Presidents Richard Nixon and Bill Clinton were both charged with obstruction of justice in articles of impeachment.  But these charges were not for exercising their constitutional authority. Nixon was charged with instructing a witness to lie, paying hush money and destroying evidence. President Clinton was charged for allegedly asking witnesses to lie. None of these acts are authorized by the Constitution or are part of a president’s constitutionally protected activates.

Therein lies the constitutional distinction. A president can be charged with obstruction of justice for criminal acts that are not part of his constitutionally authorized powers—acts such as subornation of perjury, bribery, destroying evidence and paying hush money. These are independent crimes that also constitute obstruction of justice. A president may not, however, be charged, for firing an executive official, telling law enforcement who to prosecute, or pardoning someone.
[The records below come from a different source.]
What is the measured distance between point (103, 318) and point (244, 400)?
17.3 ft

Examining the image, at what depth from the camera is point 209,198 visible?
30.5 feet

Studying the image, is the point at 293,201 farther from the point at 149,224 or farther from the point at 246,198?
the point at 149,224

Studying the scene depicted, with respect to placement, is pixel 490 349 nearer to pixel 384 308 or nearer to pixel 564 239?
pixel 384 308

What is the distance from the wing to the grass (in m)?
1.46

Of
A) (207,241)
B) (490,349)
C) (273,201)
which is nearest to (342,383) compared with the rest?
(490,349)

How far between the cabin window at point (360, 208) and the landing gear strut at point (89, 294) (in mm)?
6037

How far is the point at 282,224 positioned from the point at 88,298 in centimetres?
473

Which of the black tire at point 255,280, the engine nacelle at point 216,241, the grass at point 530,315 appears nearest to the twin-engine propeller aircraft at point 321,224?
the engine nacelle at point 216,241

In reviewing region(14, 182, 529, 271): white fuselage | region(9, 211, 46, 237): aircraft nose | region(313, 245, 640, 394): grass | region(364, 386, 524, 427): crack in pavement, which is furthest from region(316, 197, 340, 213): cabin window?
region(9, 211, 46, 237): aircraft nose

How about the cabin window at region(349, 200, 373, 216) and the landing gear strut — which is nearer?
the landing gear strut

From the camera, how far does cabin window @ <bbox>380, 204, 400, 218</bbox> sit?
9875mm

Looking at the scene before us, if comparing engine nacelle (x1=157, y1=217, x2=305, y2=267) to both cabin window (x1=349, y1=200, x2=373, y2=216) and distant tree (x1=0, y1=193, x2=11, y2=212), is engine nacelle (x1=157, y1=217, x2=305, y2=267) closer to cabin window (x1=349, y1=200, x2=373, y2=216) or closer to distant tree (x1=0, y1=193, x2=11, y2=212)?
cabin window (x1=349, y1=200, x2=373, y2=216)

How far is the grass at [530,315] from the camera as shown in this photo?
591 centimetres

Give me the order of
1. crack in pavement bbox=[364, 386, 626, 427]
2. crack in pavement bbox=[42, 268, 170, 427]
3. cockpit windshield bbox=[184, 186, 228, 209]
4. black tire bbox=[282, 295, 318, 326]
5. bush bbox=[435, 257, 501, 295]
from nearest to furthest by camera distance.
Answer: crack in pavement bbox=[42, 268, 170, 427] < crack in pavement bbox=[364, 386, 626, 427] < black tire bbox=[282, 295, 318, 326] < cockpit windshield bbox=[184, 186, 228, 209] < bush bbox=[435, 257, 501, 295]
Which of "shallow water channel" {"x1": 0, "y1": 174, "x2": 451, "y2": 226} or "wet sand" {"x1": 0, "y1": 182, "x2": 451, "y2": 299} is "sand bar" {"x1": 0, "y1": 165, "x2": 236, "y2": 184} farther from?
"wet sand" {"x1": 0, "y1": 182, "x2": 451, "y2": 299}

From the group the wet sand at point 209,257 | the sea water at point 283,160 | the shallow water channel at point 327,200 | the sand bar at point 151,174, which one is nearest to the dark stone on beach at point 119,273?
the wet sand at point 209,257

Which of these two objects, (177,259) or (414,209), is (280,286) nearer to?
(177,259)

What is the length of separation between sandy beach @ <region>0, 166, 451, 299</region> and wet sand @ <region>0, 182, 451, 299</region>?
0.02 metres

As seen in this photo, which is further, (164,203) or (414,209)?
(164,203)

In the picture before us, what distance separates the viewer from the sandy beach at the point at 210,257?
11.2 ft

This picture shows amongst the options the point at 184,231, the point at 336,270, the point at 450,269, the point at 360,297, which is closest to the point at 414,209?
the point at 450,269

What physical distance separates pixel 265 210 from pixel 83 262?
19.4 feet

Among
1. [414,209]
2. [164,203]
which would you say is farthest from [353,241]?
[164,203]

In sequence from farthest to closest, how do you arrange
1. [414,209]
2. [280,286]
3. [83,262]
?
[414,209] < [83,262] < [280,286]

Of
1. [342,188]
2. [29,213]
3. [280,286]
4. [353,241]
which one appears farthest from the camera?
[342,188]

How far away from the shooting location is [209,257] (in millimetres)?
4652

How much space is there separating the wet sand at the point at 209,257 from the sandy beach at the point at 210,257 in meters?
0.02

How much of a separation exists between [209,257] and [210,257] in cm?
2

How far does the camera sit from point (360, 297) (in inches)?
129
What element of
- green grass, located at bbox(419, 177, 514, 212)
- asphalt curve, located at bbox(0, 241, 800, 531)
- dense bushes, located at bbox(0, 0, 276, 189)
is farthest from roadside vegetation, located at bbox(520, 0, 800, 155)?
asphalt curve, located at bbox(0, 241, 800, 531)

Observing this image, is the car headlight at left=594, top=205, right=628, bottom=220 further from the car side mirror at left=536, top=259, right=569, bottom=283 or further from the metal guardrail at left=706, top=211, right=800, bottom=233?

But what if his motive in engaging in these constitutional acts is corrupt? The same question could, of course, be asked about the motives of members of congress or judges. The answer is that if an act is explicitly authorized by the Constitution, the doctrine of separation of powers precludes inquiry into the motives of government actors. To rule otherwise would interfere with our delicate system of separation of powers and checks and balances. President Bush’s motives were likely corrupt: he pardoned potential witnesses against him in order to protect himself from prosecution, impeachment and/or political criticism. Yet the Special Prosecutor had no authority to base charges on his assessment of the president’s motives. Every government official always has mixed motives underlying his or her actions. These motives include self-aggrandizement, improving reelection prospects, getting a good advance for a book, helping his party, as well as patriotism.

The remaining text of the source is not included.